* THE PROBLEM:
The answer must be the full set of records, repeated exactly.
- Opening Delimiter -
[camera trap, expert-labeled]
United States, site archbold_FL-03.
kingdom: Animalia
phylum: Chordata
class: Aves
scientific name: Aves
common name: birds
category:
- Closing Delimiter -
* OUTPUT FOR THIS EXERCISE:
[camera trap, expert-labeled]
United States, site archbold_FL-03.
kingdom: Animalia
phylum: Chordata
class: Aves
scientific name: Aves
common name: birds
category:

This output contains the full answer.